Rust Belt

Rusting steel stacks of Bethlehem Steel in Bethlehem, Pennsylvania. The company, one of the largest steel manufacturers for most of the 20th century, ceased most manufacturing in 1982.

The Rust Belt, formerly the Steel Belt or Factory Belt, is an area of industrial decline centered in the Great Lakes region of the United States. Common definitions of the belt stretch from southeastern Wisconsin and northern Illinois to western Pennsylvania and Upstate New York, spanning large parts of Indiana, Michigan, and Ohio; some definitions also include parts of Minnesota, Iowa, Missouri, Kentucky, West Virginia, Maryland, and New Jersey. From the late 19th century to the late 20th century, the region formed the industrial heartland of the country, with its economies largely based on steel and automobile production, coal mining, and the processing of raw materials. The term "Rust Belt", derived from the substance rust, refers to the socially corrosive effects of economic decline, population loss, and urban decay attributable to deindustrialization. The term gained popularity in the U.S. starting in the 1980s,[1] when it was commonly contrasted with the Sun Belt, which was then surging.

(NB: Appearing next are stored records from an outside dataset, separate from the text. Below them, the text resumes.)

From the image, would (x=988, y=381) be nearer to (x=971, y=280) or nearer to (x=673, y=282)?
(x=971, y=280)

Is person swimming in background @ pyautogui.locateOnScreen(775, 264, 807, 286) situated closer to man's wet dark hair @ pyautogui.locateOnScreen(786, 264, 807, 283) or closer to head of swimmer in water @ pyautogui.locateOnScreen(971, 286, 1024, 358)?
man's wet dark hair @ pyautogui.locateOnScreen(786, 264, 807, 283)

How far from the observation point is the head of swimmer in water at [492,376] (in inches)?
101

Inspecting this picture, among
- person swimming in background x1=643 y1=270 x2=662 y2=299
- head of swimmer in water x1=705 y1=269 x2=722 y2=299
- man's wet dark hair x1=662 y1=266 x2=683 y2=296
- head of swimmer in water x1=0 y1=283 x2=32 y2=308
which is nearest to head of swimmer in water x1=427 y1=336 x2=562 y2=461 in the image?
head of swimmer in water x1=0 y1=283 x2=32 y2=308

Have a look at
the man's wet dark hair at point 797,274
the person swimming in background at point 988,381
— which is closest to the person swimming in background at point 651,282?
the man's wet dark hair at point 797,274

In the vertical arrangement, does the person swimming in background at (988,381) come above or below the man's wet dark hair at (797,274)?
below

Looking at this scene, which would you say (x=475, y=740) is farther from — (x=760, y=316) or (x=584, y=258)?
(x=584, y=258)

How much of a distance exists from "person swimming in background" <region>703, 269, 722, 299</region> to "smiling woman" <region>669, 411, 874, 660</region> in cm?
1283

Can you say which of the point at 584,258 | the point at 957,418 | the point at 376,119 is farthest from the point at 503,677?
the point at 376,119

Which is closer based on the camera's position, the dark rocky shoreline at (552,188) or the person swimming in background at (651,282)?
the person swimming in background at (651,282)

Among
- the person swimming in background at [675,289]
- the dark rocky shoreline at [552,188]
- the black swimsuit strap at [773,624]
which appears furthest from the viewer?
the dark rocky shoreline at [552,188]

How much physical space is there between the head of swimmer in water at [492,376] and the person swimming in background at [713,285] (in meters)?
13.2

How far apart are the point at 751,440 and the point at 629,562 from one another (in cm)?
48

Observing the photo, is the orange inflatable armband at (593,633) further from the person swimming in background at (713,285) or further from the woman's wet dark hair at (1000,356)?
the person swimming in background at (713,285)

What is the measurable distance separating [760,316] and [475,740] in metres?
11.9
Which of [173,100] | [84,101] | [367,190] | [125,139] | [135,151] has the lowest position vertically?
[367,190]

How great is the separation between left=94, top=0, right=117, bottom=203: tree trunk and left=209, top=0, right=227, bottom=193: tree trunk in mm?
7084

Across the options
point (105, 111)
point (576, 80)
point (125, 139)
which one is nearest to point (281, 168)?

The Rust Belt experienced industrial decline starting in the 1950s and 1960s,[2] with manufacturing peaking as a percentage of U.S. GDP in 1953 and declining ever since. Demand for coal declined as industry turned to oil and natural gas, and U.S. steel was undercut by German and Japanese firms. High labor costs within the Rust Belt encouraged companies to move production to the Sun Belt or overseas. The U.S. automotive industry declined as consumers turned to fuel-efficient, imported vehicles after the 1973 oil crisis raised the cost of gasoline, and when foreign manufacturers opened factories in the U.S., they largely avoided the strongly unionized Rust Belt. Families moved away, leaving cities with falling tax revenues, declining infrastructure, and abandoned buildings. Major Rust Belt cities include Baltimore, Buffalo, Chicago, Cincinnati, Cleveland, Detroit, Milwaukee, Philadelphia, Pittsburgh, Rochester, and St. Louis.[3] New England was also hit hard by industrial decline, but cities closer to the East Coast, including in the Boston, New York, and Washington metropolitan areas, were able to adapt by diversifying or transforming their economies to shift focus towards services, advanced manufacturing, and high-tech industries.[4]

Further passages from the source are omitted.